Beautiful Friday afternoon in Ithaca. I'm sitting in the seventh floor stacks of Olin, overlooking the arts quad and the lake. The autumn colors are vivid, the grass on the quad is dewy, the sun is shining, the clouds hypnotize me as they cross the sky. I am looking at Cornell with a fresh pair of eyes this year. I can't help thinking that this is my last fall in upstate New York, and maybe my last chance to enjoy fall colors (are there deciduous trees in the Pacific Northwest?). Next Monday I officially sign my offer and will begin planning the next two to three years of my life - moving to Seattle, buying a car, maybe forming a band? I need to take the GRE before I graduate so that I can leverage opportunities at UW because I want to learn more about signal processing and perhaps explore signal processing and sentiment analysis (!).
I have a few random ideas I want to share, but first, this is cool: http://www.youtube.com/watch?feature=player_embedded&v=vKpdFIlbqSY
Lately I've realized that I can identify areas that interest me, but I rarely come to conclusions or proofs of anything.

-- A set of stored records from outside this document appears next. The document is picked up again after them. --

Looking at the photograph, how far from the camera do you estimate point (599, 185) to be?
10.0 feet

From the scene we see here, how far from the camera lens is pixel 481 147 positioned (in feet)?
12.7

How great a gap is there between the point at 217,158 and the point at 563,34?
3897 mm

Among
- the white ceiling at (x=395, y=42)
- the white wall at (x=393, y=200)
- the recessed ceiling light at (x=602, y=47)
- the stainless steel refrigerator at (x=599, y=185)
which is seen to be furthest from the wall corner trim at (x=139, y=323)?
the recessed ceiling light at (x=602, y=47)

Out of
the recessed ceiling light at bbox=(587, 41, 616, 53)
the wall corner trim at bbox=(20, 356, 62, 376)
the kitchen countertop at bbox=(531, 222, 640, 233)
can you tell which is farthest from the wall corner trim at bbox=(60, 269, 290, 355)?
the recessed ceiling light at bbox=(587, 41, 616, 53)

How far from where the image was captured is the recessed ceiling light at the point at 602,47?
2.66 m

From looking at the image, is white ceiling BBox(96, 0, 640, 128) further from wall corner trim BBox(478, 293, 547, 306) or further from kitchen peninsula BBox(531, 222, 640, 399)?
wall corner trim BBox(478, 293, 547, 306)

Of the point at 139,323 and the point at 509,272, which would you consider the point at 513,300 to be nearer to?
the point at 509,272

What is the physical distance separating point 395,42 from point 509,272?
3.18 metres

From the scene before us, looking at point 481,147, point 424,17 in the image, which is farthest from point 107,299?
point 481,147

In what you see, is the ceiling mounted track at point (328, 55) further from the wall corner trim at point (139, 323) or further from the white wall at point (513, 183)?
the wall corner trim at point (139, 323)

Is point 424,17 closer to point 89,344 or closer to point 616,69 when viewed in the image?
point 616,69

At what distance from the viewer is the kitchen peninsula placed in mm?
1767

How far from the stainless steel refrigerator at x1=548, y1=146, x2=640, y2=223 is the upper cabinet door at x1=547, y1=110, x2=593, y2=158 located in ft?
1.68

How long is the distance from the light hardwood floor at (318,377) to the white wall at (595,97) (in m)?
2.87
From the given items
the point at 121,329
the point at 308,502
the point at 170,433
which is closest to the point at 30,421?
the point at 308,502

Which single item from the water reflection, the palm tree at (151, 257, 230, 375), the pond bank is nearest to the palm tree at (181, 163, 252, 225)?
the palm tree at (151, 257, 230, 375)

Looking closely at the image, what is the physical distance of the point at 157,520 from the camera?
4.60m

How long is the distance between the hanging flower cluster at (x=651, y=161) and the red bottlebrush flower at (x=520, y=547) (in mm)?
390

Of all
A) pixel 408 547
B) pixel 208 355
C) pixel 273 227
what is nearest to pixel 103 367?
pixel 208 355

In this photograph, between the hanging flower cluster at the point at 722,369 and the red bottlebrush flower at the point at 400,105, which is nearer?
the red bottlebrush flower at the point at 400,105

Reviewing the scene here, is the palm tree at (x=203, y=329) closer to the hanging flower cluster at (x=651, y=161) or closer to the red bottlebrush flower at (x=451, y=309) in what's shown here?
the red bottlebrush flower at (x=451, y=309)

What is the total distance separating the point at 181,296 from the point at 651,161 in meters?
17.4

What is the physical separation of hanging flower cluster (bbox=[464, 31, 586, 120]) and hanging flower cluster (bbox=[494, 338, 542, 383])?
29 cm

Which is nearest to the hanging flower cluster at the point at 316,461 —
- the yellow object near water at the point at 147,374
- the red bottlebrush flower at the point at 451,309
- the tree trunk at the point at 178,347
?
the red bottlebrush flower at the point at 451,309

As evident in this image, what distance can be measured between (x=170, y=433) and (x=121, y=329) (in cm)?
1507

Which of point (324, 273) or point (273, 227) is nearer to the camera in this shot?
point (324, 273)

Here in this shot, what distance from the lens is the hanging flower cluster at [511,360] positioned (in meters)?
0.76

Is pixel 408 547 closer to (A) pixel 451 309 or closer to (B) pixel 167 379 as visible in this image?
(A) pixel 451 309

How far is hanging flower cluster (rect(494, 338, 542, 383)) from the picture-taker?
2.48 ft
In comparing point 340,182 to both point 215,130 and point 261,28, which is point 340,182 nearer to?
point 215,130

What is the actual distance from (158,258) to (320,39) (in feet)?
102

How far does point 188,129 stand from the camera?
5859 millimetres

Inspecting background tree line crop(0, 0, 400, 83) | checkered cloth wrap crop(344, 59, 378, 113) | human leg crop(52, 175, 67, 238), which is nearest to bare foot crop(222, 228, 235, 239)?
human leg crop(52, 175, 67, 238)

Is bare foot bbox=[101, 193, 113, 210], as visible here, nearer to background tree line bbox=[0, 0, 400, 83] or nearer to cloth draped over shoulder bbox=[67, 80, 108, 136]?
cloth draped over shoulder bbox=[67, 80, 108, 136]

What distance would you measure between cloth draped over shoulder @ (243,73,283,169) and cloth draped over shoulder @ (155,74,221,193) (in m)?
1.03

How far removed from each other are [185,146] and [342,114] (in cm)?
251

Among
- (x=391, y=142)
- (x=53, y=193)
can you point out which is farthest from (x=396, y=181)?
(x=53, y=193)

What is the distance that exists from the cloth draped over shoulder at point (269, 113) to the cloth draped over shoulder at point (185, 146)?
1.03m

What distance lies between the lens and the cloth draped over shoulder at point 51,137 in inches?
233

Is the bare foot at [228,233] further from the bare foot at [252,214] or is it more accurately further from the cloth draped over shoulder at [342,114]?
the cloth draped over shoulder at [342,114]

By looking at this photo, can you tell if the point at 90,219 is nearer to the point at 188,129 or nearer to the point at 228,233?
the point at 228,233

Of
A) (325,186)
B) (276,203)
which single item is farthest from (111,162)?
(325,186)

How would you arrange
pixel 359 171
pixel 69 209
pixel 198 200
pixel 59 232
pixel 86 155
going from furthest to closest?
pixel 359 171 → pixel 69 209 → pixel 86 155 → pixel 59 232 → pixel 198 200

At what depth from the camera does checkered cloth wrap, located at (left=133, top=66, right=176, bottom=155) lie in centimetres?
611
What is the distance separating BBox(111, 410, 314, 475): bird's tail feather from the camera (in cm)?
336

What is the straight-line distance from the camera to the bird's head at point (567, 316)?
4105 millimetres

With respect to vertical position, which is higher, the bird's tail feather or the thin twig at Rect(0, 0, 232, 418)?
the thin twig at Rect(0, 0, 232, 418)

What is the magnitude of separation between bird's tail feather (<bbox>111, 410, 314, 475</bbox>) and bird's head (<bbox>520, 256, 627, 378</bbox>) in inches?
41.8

I've been reading posts from other scholars and I'm impressed by ideas and claims. I have a few topics I've been dabbling in... as I mentioned in my first blog post, I'm interested in religion, theology, and generally, belief and value systems. I'm interested in the anthropology of belief systems and religious identity, as well as scripture as literature. Compared to the heartlands of Ohio, my undergraduate career has been the most secular experience of my life. I feel that I've grown away from viewing religion personally and instead have been interested in studying religion as human behavior.
We covered free will in my cognitive science class last week, and I've been applying it in my religious studies class. Next week we cover ethics, which I expect to tie into these thoughts. In religious studies class we discussed the religious community constructed in the Hebrew Bible. This class has put an emphasis on the Hebrew Bible as a chronicle of the covenant between God and the Israelites, and one student remarked that people born into the Jewish community inherit the covenant, and must live by it.. that it could be seen as a "burden" that one does not choose. It's interesting that there is no exact story in the Hebrew Bible in which the Israelites or descendants of Adam verbally agree to this covenant, and yet in the Hebrew Bible, God expects the Israelites to uphold the covenant of exclusive worship in exchange for land and progeny. In comparison, Christian beliefs seem to centralize free will - Adam and Eve chose to eat the forbidden fruit, created original sin for humanity, and one must believe in Jesus for salvation. In short, salvation must be a choice. The Qur'an focuses on an omnipotent God who guides whoever He chooses to the *straight way* - then how can a person submit if that is in God's power?
All things to think about, without much of a conclusion. I just think it's interesting to see free will as a cornerstone to religion - how much power do humans have over their actions or in relationship to God in each text? How much control does a person have over his own life, destiny, afterlife?
We've moved onto apocalyptic texts in this week. There is research in the science of why people believe in God/gods - I think The God Delusion may touch upon this, and I just saw a book about it in the Cornell book store. I wonder what lies behind the psychology of eschatology?